Here’s this week’s Media Mix, which is about the local press reaction to Naomi Osaka’s withdrawal from the French Open tennis tournament. Though Osaka is still well regarded as both an athlete and a celebrity in Japan, the media seems to have given up trying to claim her as its semi-exclusive property owing to her Japanese nationality. Often when a Japanese person gains fame abroad their name is prefaced with the term “sekai no…”, meaning that the person now belongs to the “world” as well. Osaka’s case is slightly different since she mostly grew up in the U.S. and while she is very comfortable with and knowledgeable about Japan and Japanese things, she doesn’t make a big deal out of it. When she was first coming into her own as a world-class athlete, reporters would try to get her to talk about Japan, and she was forthcoming about her relationship to the country where she was born. Things became more difficult when reporters tried to get her to filter her replies about matters in general through a Japanese point-of-view, because she doesn’t seem to think that way, and eventually the press gave up on this gambit.
That’s why it’s important that she is definitely coming to the Olympics to play for Japan. If she had decided to sit out the Games, it is likely greater attention would have been directed to emerging golf star Yuka Saso, who will also be at the Olympics. However, Saso will be playing for the Philippines. Like Osaka, Saso is of mixed parentage. She was born in Japan but has lived a good part of her life in the Philippines, where her mother is from. Also like Osaka, it was her father who strongly encouraged her to become a professional athlete, and there lies a fundamental difference. Saso’s father is Japanese, and thus much of her training as a golfer included a strong Japanese component. Osaka’s father is Haitian-American, so, at least when it came to tennis she developed less of a Japanese sensibility toward the sport. From what I can gather, Saso, who is a teenager and thus still has double nationality, is playing for the Philippines at the Olympics because she wants to give something back to the country. After all, it was in the Philippines that she learned golf, since, as her father himself admitted, it is much, much cheaper to play golf there than in Japan. However, he has also said that when Yuka turns 22 she will, like Osaka again, choose Japanese nationality. But unlike Osaka, she’s comfortable speaking to the press in Japanese (reportedly, she is fluent or conversant in four other languages) and isn’t shy at all.
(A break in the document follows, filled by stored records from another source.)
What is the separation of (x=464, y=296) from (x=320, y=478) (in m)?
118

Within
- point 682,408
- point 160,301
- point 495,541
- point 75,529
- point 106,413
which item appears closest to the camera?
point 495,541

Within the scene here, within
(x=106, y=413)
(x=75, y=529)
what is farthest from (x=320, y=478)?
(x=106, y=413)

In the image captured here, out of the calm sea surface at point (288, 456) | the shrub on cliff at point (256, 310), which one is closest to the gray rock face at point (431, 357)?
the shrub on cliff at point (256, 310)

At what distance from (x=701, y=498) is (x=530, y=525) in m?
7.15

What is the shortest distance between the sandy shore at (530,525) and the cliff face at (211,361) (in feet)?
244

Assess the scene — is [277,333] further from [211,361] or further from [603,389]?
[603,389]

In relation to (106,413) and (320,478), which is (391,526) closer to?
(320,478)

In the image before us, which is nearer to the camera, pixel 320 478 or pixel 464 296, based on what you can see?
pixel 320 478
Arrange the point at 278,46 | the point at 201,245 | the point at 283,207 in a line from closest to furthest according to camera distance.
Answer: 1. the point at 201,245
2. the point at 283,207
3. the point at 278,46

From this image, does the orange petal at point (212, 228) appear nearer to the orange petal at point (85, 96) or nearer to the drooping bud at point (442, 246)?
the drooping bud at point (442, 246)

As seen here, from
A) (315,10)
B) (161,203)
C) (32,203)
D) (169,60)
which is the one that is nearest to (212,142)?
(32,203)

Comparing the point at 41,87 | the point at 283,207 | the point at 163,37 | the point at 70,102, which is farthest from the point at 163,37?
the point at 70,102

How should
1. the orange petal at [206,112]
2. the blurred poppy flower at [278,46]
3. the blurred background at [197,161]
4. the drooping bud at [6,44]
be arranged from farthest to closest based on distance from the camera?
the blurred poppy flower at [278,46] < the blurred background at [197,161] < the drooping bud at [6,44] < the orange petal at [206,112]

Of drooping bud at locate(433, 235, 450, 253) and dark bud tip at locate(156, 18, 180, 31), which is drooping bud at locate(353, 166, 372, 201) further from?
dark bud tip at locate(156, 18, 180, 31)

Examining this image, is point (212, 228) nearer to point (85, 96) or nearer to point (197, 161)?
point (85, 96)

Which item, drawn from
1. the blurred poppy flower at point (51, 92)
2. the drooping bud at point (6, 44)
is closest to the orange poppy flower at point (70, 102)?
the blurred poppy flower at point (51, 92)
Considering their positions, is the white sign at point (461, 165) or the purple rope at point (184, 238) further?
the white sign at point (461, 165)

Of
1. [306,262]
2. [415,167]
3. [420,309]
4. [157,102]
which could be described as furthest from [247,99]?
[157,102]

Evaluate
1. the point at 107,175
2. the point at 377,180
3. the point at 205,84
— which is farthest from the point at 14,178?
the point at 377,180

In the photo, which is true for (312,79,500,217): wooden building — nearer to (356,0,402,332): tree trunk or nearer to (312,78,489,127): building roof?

Had Osaka chosen not to play in the Tokyo Olympics for her “home fans,” the Japanese media could have easily fixed their gaze on Saso as the prime Japanese participant with a world standing, except that she’s representing the Philippines. You can’t have everything.
This may seem to be nit-picking, but the phrase “of mixed parentage” is poor writing–possibly racist in itself. It suggests something inferior like a dog that has thus failed to be a thoroughbred. Pondering what it means to be Japanese these days, Julia CASSIM (writer for the Japan Times in the past) observed that the war-orphans returning to this country if able to identify themselves (though they could only speak Chinese) were considered Japanese as were numerous NI-SEI Japanese from Chili etc. When laborers were desperately needed, all such persons were identified as “part of the whole” {from John DONNE, “No Man is an Island”}. It seems we need a defender of the rights of “halflings” (from J.R.R. Tolkien)! Having cut them all down together by their birth itself, shall we go on to demand some special sort of behavior? That would be to add further stress and insult to their fate, already hinted at as unacceptable.